Rationale
Ignition is a distribution-agnostic provisioning utility. When a machine boots for the first time, Ignition will manipulate it in various ways to set up the machine for operations.
There are several principles that have guided Ignition’s design. This document will explain the principles used, and the impact they have had on Ignition’s design.
Ignition runs only on the first boot
Ignition is designed to be used as a provisioning tool, not as a configuration management tool. Ignition encourages immutable infrastructure, in which machine modification requires that users discard the old node and re-provision the machine. This maintains the user’s machines in a well known state with relatively simple tooling. (Ignition can be used to set up configuration management tools, if required, but that is not the best use of this utility.)
To this end, Ignition runs on the first boot of a machine. Being a general provisioning utility however, there’s nothing stopping a user from using Ignition to set up some configuration management tool. This may even make a lot of sense depending on the organization and requirements the user is trying to meet.
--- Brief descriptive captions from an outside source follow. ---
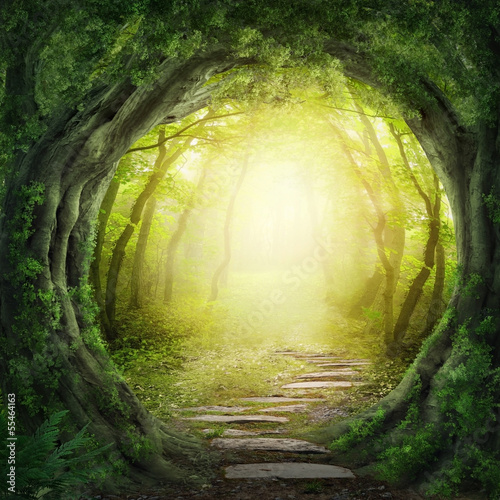 Tuinposter Bestsellers Road in dark forest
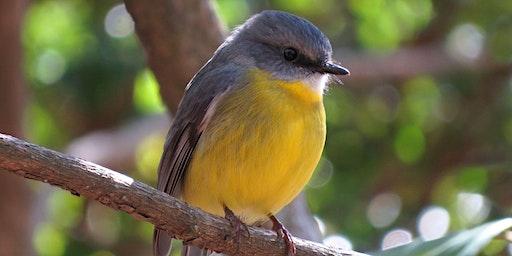 Carol Probets Summer Bird Walk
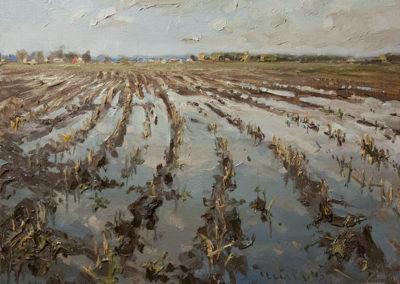 Mathias Meinel, Feld nach Regen, Öl auf Leinwand, ca. 40 x 50 cm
From the user’s perspective this first boot is not special in any way. The system is fully provisioned and ready for use once fully booted.
Ignition produces the machine specified or no machine at all
Ignition does what it needs to make the system match the state described in the Ignition config. If for any reason Ignition cannot deliver the exact machine that the config asked for, Ignition prevents the machine from booting successfully.
For example, if the user wanted to fetch the document hosted at https://example.com/foo.conf
and write it to disk, Ignition would prevent the machine from booting if it were unable to resolve the given URL.
Ignition configs are declarative
Ignition configs describe the state of a system. Ignition configs do not list a series of steps that Ignition should take.
Ignition configs do not allow users to provide arbitrary logic (including scripts for Ignition to run). Users describe which filesystems must exist, which files must be created, which users must exist, and etc. Any further customization must use systemd services, created by Ignition.
Ignition does not guess how the system should be configured. For example, it does not automatically select a disk to hold any requested partitions. Users must specify the configuration explicitly.
Ignition configs should not be written by hand
Ignition configs were designed to be human readable, but difficult to write, to discourage users from attempting to write configs by hand. Ignition configs support basic primitives such as files, directories, filesystems, and partitions, but do not provide higher-level functionality for configuring specific system services.
Use Butane, or a similar tool, to generate Ignition configs. Butane reads Butane configs, which are YAML files containing distribution-independent Ignition directives and optional distribution-specific directives that provide an easier way to perform certain configuration tasks. Butane validates a Butane config for common errors and produces an Ignition config ready to be passed to a machine.
Ignition is distro-independent
Ignition provides functionality that is broadly applicable to image-based Linux distributions. It does not provide distro-specific functionality such as package management.